Exercise instructions => An exact transcription of all the data is the expected reply.

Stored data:

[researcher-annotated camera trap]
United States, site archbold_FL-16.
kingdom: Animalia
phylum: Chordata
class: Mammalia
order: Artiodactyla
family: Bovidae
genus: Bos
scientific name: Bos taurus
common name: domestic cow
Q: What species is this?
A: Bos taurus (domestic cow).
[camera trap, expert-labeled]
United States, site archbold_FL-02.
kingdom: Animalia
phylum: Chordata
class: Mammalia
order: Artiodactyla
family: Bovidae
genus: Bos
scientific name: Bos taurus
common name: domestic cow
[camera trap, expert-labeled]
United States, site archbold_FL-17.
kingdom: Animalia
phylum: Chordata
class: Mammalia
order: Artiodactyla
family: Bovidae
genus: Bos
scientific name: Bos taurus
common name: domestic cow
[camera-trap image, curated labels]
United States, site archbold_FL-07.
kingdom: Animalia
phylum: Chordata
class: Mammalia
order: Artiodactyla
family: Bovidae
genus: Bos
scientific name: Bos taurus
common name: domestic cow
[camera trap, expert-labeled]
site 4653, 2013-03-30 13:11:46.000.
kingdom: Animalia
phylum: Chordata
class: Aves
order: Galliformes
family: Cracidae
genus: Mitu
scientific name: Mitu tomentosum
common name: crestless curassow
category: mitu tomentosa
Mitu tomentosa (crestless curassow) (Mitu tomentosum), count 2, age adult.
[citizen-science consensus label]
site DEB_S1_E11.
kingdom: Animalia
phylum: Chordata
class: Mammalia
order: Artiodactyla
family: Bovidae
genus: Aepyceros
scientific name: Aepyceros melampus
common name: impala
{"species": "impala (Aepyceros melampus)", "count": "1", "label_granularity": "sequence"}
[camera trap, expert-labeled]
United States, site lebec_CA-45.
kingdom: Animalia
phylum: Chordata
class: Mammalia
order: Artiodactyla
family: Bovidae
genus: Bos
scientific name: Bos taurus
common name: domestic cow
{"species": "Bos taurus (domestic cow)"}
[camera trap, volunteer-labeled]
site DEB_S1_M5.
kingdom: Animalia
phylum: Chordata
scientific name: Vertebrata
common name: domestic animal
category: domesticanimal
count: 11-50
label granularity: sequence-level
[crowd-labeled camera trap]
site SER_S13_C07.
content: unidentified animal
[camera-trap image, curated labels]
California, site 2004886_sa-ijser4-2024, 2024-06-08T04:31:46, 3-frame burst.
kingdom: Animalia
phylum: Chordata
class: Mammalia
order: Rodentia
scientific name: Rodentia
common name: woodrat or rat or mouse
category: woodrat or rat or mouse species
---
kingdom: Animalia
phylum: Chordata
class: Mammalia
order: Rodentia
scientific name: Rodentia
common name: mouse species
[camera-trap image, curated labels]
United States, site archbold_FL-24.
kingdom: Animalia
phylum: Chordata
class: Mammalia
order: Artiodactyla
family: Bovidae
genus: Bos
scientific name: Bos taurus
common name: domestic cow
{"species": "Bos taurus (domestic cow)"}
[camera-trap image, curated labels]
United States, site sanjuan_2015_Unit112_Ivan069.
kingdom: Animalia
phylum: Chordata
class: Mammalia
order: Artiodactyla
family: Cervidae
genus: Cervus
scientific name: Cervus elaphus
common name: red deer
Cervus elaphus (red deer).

Response area =>
[researcher-annotated camera trap]
United States, site archbold_FL-16.
kingdom: Animalia
phylum: Chordata
class: Mammalia
order: Artiodactyla
family: Bovidae
genus: Bos
scientific name: Bos taurus
common name: domestic cow
Q: What species is this?
A: Bos taurus (domestic cow).
[camera trap, expert-labeled]
United States, site archbold_FL-02.
kingdom: Animalia
phylum: Chordata
class: Mammalia
order: Artiodactyla
family: Bovidae
genus: Bos
scientific name: Bos taurus
common name: domestic cow
[camera trap, expert-labeled]
United States, site archbold_FL-17.
kingdom: Animalia
phylum: Chordata
class: Mammalia
order: Artiodactyla
family: Bovidae
genus: Bos
scientific name: Bos taurus
common name: domestic cow
[camera-trap image, curated labels]
United States, site archbold_FL-07.
kingdom: Animalia
phylum: Chordata
class: Mammalia
order: Artiodactyla
family: Bovidae
genus: Bos
scientific name: Bos taurus
common name: domestic cow
[camera trap, expert-labeled]
site 4653, 2013-03-30 13:11:46.000.
kingdom: Animalia
phylum: Chordata
class: Aves
order: Galliformes
family: Cracidae
genus: Mitu
scientific name: Mitu tomentosum
common name: crestless curassow
category: mitu tomentosa
Mitu tomentosa (crestless curassow) (Mitu tomentosum), count 2, age adult.
[citizen-science consensus label]
site DEB_S1_E11.
kingdom: Animalia
phylum: Chordata
class: Mammalia
order: Artiodactyla
family: Bovidae
genus: Aepyceros
scientific name: Aepyceros melampus
common name: impala
{"species": "impala (Aepyceros melampus)", "count": "1", "label_granularity": "sequence"}
[camera trap, expert-labeled]
United States, site lebec_CA-45.
kingdom: Animalia
phylum: Chordata
class: Mammalia
order: Artiodactyla
family: Bovidae
genus: Bos
scientific name: Bos taurus
common name: domestic cow
{"species": "Bos taurus (domestic cow)"}
[camera trap, volunteer-labeled]
site DEB_S1_M5.
kingdom: Animalia
phylum: Chordata
scientific name: Vertebrata
common name: domestic animal
category: domesticanimal
count: 11-50
label granularity: sequence-level
[crowd-labeled camera trap]
site SER_S13_C07.
content: unidentified animal
[camera-trap image, curated labels]
California, site 2004886_sa-ijser4-2024, 2024-06-08T04:31:46, 3-frame burst.
kingdom: Animalia
phylum: Chordata
class: Mammalia
order: Rodentia
scientific name: Rodentia
common name: woodrat or rat or mouse
category: woodrat or rat or mouse species
---
kingdom: Animalia
phylum: Chordata
class: Mammalia
order: Rodentia
scientific name: Rodentia
common name: mouse species
[camera-trap image, curated labels]
United States, site archbold_FL-24.
kingdom: Animalia
phylum: Chordata
class: Mammalia
order: Artiodactyla
family: Bovidae
genus: Bos
scientific name: Bos taurus
common name: domestic cow
{"species": "Bos taurus (domestic cow)"}
[camera-trap image, curated labels]
United States, site sanjuan_2015_Unit112_Ivan069.
kingdom: Animalia
phylum: Chordata
class: Mammalia
order: Artiodactyla
family: Cervidae
genus: Cervus
scientific name: Cervus elaphus
common name: red deer
Cervus elaphus (red deer).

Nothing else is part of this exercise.